= Dance Base =

Scotland's national centre for dance

Dance Base is the national centre for dance in Scotland.

As a company it has existed since 1984, promoting and delivering dance activity in Edinburgh. In June 2001, it moved into £6.4 million purpose-built premises on the Grassmarket in the city's Old Town. The premises were opened by Prince Charles, the Royal Patron of Dance Base, on 21 September 2001. The following month the Artistic Patron, choreographer Mark Morris, created and dedicated a new work at the Festival Theatre.

The centre now provides a programme of activities with their four studios and also out in the local community. There are three artistic programmes: a public programme providing over 100 classes in over 40 different forms of dance; a professional support programme, supporting and promoting professional dancers through classes, workshops and performance opportunities; a participation programme working with individuals and groups with a wide range of interests and abilities. Over 2,500 people a week attend Dance Base.

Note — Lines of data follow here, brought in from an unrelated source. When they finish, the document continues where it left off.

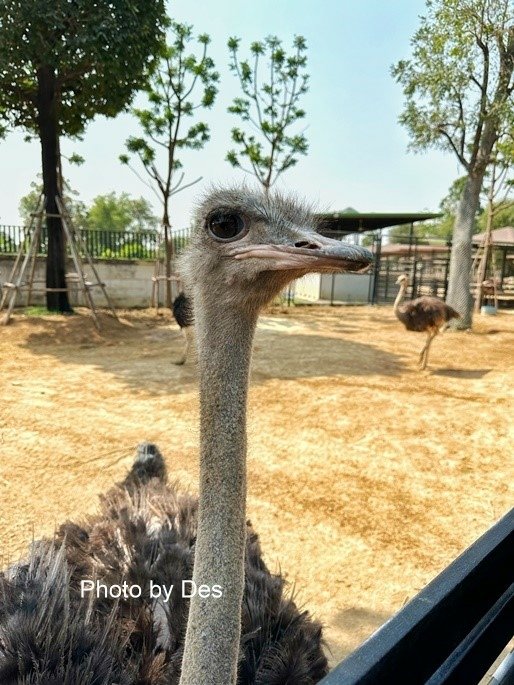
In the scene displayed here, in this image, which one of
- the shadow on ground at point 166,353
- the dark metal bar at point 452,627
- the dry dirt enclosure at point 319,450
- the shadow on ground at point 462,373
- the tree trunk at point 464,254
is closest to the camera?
the dark metal bar at point 452,627

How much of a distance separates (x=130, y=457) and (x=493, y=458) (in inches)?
99.8

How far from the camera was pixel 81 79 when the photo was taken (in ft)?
28.7

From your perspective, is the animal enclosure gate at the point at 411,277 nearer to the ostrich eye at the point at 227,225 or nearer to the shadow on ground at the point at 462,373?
the shadow on ground at the point at 462,373

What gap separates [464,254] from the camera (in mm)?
10688

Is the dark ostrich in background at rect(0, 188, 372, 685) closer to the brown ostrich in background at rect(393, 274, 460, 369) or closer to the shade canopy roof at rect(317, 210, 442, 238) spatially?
the brown ostrich in background at rect(393, 274, 460, 369)

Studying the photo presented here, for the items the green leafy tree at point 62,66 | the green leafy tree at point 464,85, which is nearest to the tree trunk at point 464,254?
the green leafy tree at point 464,85

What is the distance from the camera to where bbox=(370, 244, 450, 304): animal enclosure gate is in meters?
16.1

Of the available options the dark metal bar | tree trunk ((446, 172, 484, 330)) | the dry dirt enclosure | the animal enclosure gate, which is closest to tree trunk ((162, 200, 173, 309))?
the dry dirt enclosure

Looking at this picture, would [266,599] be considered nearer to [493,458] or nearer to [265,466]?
[265,466]

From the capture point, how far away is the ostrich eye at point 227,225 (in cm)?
125


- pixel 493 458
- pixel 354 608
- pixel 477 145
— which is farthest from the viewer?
pixel 477 145

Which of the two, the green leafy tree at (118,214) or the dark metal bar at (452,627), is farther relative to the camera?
the green leafy tree at (118,214)

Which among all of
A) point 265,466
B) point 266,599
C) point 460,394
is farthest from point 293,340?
point 266,599

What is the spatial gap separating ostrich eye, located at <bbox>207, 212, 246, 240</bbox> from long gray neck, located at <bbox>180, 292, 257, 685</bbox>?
15 cm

Dance Base has two in-house dance companies, LYDC (Lothian Youth Dance Company) made up of young dancers, and PRIME a dance company made up of older dancers. These companies perform regularly at Dance Base and across Scotland.

In partnership with Scottish Ballet, a Dance For Parkinson's programme was developed to help participants suffering Parkinson's disease to improve their balance and coordination as well as gaining in confidence and creativity.

As part of the centre's professional programme, they operate a performance platform at the Edinburgh Festival Fringe in partnership with Assembly Festival. It is designated as venue 22 of the Fringe.